The study design will comprise two study groups (G1 & G2) from which comparisons will be made on the results gathered. The G1 study design will be an open-label, dose-escalation study evaluating the safety and tolerability of Maytenus senegalensis among 12 healthy male adults aged 18 to 45 years in Tanzania. The study population will be given Maytenus senegalensis and monitored for 56 days.
An independent safety monitoring committee (SMC) will determine when the participants can proceed from G1 to the enrolment of G2 after reviewing pre-specified “go or no go” criteria. These criteria will be based on safety data obtained from 12 participants in G1 on day 28 after the first treatment.
The G2 study design will be a single-center Phase IIa, open-label, safety assessment, and a 2-arm randomized, controlled study. This group will be used to evaluate the safety, tolerability, drugs activity, and efficiency of malaria herbal remedies in the treatment of malaria episodes among male adults aged 18 to 45 years with uncomplicated P. falciparum malaria, compared to artemether-lumefantrine.

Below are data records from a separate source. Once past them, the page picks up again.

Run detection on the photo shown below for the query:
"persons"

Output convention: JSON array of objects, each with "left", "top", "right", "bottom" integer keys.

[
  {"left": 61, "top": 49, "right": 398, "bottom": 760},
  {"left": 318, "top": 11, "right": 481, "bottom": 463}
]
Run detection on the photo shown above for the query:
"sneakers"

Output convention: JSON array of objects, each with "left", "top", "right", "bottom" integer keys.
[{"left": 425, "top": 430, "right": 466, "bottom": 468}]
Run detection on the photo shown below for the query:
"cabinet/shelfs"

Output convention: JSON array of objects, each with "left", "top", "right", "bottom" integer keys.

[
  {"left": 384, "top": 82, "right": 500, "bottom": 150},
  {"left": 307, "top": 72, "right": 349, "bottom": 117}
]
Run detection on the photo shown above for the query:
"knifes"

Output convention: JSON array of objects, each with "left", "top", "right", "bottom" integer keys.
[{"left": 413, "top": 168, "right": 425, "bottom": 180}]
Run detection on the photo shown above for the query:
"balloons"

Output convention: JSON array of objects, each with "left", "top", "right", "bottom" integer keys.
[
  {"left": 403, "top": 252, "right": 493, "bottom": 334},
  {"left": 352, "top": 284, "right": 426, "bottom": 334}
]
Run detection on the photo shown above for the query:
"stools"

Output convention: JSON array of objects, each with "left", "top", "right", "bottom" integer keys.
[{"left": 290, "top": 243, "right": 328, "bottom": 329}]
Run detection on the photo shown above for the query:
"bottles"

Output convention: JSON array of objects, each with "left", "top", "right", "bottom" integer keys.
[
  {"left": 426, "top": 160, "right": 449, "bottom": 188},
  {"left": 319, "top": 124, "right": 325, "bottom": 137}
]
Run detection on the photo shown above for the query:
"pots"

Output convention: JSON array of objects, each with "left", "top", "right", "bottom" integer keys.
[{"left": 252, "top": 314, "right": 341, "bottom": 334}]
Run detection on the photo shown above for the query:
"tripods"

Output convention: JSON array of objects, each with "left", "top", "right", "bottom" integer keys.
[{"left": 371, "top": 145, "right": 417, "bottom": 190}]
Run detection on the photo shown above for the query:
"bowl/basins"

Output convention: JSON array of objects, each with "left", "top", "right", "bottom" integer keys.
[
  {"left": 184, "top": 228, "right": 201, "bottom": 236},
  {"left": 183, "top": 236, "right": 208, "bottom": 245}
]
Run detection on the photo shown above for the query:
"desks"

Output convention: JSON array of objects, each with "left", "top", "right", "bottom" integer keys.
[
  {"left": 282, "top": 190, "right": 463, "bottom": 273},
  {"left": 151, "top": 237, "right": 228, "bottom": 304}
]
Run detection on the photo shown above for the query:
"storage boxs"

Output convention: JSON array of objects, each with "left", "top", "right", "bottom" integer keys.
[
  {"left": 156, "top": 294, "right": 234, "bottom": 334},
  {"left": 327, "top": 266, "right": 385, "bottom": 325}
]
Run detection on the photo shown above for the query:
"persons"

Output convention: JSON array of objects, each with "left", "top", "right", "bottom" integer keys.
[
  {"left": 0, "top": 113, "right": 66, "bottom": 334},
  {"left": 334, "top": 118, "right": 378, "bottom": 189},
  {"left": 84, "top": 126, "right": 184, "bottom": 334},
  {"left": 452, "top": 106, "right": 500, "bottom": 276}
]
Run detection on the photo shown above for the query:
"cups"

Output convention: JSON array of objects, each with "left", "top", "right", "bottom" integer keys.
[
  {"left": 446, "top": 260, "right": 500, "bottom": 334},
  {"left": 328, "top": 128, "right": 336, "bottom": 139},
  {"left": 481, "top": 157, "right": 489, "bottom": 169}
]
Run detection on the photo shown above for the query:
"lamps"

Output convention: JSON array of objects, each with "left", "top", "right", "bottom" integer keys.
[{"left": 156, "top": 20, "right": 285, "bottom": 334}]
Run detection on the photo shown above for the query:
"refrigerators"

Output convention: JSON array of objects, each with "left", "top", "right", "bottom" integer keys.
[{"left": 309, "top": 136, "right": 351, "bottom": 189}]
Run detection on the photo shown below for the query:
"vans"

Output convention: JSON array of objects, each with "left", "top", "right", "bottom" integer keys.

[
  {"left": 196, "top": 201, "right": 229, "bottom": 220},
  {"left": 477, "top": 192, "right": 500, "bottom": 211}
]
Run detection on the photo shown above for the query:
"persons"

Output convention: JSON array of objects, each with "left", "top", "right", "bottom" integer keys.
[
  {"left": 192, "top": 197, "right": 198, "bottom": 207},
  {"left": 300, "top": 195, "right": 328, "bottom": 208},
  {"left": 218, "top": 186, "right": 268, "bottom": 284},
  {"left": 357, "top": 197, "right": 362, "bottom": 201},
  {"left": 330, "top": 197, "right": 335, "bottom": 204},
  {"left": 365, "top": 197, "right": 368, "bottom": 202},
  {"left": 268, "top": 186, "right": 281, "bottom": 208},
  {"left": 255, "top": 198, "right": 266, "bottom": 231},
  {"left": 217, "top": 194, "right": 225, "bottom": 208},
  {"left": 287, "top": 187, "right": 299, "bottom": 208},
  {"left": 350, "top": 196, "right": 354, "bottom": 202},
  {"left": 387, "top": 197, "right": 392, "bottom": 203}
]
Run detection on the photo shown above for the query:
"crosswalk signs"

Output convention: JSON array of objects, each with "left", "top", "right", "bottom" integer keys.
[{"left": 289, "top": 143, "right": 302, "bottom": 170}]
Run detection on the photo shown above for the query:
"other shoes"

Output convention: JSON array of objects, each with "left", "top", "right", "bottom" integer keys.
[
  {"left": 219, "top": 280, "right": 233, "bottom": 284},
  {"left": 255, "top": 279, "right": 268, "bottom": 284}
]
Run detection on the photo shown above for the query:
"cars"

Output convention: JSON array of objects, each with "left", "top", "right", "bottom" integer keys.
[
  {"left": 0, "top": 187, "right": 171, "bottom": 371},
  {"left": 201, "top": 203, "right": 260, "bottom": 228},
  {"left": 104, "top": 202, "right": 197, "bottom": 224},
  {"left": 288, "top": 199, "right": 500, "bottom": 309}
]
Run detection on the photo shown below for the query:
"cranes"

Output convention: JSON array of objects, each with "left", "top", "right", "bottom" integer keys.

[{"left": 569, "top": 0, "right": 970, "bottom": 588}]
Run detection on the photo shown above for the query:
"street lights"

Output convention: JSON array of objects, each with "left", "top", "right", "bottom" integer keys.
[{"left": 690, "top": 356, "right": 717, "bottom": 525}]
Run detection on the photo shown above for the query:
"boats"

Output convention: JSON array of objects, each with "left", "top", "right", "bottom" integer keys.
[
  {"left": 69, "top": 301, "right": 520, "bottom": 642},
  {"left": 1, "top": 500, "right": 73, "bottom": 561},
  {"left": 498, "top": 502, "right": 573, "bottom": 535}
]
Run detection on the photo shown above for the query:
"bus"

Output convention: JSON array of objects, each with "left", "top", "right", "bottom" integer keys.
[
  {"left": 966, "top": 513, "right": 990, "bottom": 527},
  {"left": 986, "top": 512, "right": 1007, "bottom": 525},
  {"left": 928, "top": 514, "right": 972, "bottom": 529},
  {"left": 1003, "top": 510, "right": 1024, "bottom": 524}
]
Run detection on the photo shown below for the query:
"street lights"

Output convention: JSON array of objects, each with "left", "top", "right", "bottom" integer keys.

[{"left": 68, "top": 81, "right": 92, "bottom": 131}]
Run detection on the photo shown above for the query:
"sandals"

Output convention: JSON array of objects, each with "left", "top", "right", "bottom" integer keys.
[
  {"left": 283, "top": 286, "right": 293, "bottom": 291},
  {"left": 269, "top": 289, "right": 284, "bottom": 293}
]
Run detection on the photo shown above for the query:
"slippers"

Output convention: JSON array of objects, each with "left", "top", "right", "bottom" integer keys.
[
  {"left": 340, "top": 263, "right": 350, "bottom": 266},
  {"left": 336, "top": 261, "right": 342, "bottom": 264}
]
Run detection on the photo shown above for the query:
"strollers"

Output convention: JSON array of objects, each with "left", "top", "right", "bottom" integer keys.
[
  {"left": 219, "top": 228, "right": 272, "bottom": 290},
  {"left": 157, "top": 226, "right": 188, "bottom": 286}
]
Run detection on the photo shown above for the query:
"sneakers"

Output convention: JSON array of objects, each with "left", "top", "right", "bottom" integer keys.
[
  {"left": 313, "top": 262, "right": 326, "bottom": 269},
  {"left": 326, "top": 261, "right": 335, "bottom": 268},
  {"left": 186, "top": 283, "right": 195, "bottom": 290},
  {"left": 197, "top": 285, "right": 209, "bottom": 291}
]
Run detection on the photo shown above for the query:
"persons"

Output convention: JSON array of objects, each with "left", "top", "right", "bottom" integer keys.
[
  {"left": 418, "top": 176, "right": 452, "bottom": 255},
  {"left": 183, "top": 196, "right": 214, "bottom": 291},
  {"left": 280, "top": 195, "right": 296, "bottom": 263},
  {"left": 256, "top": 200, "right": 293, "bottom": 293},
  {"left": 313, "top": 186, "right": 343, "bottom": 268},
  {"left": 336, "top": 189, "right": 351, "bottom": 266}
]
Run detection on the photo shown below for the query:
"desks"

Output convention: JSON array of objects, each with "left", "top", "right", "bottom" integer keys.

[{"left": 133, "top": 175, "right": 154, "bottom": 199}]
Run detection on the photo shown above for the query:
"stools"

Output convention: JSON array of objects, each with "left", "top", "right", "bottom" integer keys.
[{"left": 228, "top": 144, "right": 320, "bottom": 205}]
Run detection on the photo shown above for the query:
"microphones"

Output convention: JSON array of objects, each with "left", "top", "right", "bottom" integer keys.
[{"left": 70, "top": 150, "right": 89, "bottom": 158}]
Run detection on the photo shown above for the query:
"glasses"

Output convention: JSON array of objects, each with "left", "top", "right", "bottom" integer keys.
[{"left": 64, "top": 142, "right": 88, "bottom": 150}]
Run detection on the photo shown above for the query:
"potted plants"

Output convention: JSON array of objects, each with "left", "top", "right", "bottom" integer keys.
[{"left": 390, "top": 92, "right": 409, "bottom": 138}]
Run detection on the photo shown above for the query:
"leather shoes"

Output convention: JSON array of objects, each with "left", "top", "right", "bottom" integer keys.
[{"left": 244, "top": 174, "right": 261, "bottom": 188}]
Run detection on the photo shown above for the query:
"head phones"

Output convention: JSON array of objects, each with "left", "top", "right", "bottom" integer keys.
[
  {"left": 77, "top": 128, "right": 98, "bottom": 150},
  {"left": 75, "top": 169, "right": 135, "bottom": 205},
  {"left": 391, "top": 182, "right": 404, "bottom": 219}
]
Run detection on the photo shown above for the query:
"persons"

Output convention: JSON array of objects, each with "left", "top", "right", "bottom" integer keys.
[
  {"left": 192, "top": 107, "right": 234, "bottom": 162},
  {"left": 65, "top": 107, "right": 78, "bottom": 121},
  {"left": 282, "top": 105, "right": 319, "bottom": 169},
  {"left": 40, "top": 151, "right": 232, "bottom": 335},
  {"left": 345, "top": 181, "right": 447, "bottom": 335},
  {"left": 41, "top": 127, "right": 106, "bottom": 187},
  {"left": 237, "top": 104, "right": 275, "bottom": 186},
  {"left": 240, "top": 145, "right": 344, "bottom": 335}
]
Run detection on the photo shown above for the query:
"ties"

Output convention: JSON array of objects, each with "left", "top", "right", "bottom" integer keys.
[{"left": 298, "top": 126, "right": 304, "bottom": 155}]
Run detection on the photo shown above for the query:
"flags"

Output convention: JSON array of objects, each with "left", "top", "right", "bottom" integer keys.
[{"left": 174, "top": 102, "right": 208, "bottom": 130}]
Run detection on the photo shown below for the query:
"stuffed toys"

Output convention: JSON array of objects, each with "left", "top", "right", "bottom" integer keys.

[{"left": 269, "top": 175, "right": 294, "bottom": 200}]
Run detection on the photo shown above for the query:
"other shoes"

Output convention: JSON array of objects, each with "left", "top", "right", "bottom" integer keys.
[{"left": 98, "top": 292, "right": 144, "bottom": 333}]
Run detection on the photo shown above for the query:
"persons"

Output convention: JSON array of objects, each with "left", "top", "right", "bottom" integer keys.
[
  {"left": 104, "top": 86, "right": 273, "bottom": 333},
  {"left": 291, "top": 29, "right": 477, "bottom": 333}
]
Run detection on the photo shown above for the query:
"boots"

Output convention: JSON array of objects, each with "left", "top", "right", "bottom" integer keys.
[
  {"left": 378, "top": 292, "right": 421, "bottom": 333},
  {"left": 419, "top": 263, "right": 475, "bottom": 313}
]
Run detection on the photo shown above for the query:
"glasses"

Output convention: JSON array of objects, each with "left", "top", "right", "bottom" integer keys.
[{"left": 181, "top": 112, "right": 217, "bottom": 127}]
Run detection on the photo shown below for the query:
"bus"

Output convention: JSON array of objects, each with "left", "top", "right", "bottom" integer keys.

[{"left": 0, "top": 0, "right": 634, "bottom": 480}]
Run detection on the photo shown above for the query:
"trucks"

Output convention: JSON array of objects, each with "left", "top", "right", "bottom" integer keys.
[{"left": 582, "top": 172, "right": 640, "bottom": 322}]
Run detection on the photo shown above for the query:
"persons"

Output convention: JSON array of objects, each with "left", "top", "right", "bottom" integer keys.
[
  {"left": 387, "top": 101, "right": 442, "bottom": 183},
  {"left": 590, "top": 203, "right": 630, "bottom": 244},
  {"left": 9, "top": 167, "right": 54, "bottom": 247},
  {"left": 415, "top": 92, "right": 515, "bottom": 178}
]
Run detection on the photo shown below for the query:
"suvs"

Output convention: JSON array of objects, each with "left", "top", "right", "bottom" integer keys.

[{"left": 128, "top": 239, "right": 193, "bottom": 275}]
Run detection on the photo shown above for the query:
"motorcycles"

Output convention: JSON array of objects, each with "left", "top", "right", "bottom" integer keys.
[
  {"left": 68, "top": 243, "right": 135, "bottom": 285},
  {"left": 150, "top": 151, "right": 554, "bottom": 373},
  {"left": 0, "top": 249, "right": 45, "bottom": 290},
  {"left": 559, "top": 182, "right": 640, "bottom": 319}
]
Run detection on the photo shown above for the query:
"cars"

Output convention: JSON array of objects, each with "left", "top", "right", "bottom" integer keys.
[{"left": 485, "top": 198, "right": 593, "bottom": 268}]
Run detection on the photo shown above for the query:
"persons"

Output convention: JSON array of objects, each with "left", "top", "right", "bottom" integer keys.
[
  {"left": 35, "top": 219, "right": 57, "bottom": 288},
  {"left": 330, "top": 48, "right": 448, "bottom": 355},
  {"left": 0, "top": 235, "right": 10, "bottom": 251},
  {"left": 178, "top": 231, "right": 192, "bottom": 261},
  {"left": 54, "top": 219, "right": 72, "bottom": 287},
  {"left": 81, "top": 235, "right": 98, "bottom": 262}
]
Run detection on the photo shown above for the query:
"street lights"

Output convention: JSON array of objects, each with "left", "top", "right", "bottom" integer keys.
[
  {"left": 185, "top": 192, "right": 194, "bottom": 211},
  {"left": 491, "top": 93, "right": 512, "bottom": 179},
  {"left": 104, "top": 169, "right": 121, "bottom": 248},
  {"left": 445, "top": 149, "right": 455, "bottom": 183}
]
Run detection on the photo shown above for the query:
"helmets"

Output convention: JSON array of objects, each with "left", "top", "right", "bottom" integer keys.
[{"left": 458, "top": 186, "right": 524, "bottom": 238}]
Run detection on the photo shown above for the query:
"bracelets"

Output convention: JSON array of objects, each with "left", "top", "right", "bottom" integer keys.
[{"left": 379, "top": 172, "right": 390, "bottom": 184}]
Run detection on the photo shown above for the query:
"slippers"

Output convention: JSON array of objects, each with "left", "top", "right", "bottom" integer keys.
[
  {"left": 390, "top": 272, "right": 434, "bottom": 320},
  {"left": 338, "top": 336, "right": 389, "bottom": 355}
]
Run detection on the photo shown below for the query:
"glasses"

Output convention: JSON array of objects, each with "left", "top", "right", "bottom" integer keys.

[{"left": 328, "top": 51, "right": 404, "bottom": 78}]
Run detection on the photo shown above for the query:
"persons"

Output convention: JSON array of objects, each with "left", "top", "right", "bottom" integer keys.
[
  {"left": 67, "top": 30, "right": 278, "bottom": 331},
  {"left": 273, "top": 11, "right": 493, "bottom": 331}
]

Group G2a comprising 52 patients will be treated with the maytenus senegalensis while group G2b, also comprising 52 patients, will be treated with Artemether-lumefantrine. Patients from both groups would be monitored for 56 days with rescue treatment being used in incidences of any treatment failure.
This study’s duration is expected to be 12 months, starting in June 2019 to May 2022. Ifakara Health Institute is conducting this study with the financial support from the Rudolf Geigy Foundation. The principal investigators for this study are Kamaka Ramadhani; Florence Milando, and Justin Omolo. Kamaka Ramadhan will be the project leader and Rashid Salim is the project administrator.